** The task **
All of the data that follows is to be printed exactly, without pictures.

** Dataset extract **
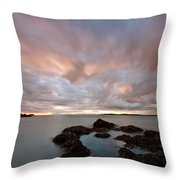Anglesey Sunset Throw Pillow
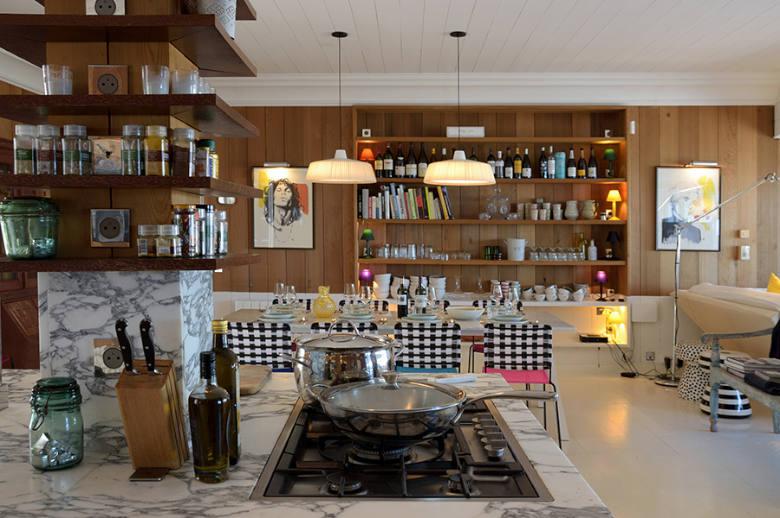 Villa Couleurs Cap-Ferret - Luxury villa rental - Aquitaine and Basque Country - ChicVillas - 15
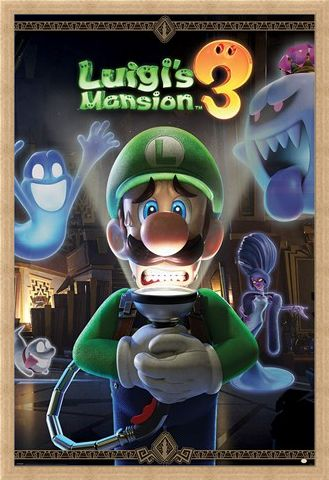 Framed Framed You're In For A Fright - Luigi's Mansion 3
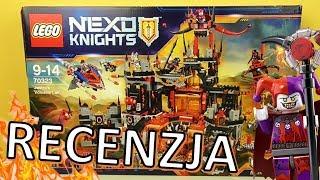 LEGO Nexo Knights Wulkaniczna Kryjówka Jestro 70323 / RECENZJA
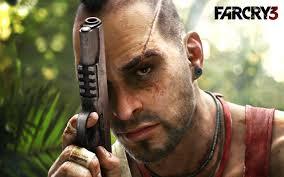 farcry-1
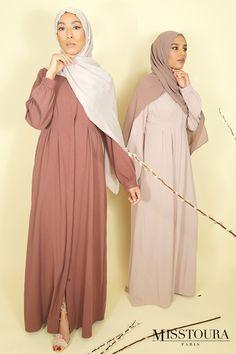 78af6ecf6db Combinaison hiver mauve vetement femme musulmane voilée boutique ...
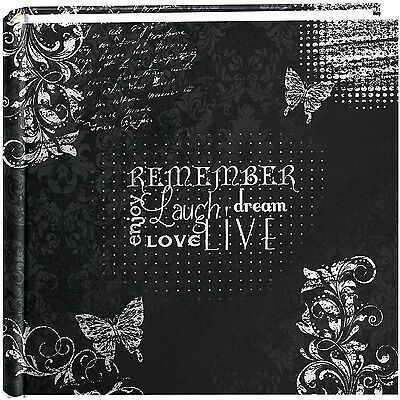 "Pioneer Photo Albums 200-Pocket Chalkboard Printed ""Remember"" Theme Photo Alb..."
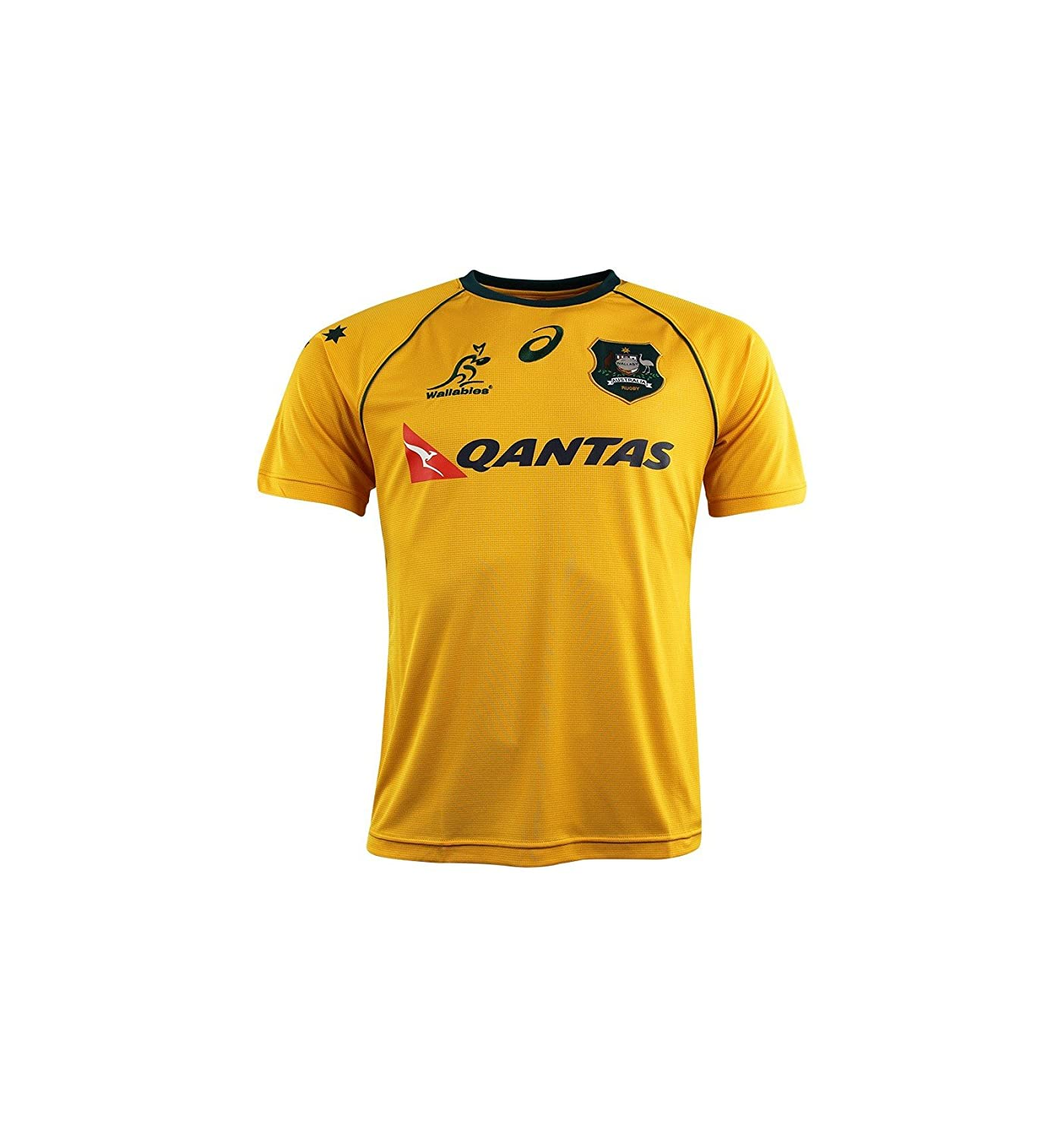 2017-2018 Australia Wallabies Home Pro Rugby Shirt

** Answer space **
Anglesey Sunset Throw Pillow
 Villa Couleurs Cap-Ferret - Luxury villa rental - Aquitaine and Basque Country - ChicVillas - 15
 Framed Framed You're In For A Fright - Luigi's Mansion 3
 LEGO Nexo Knights Wulkaniczna Kryjówka Jestro 70323 / RECENZJA
 farcry-1
 78af6ecf6db Combinaison hiver mauve vetement femme musulmane voilée boutique ...
 "Pioneer Photo Albums 200-Pocket Chalkboard Printed ""Remember"" Theme Photo Alb..."
 2017-2018 Australia Wallabies Home Pro Rugby Shirt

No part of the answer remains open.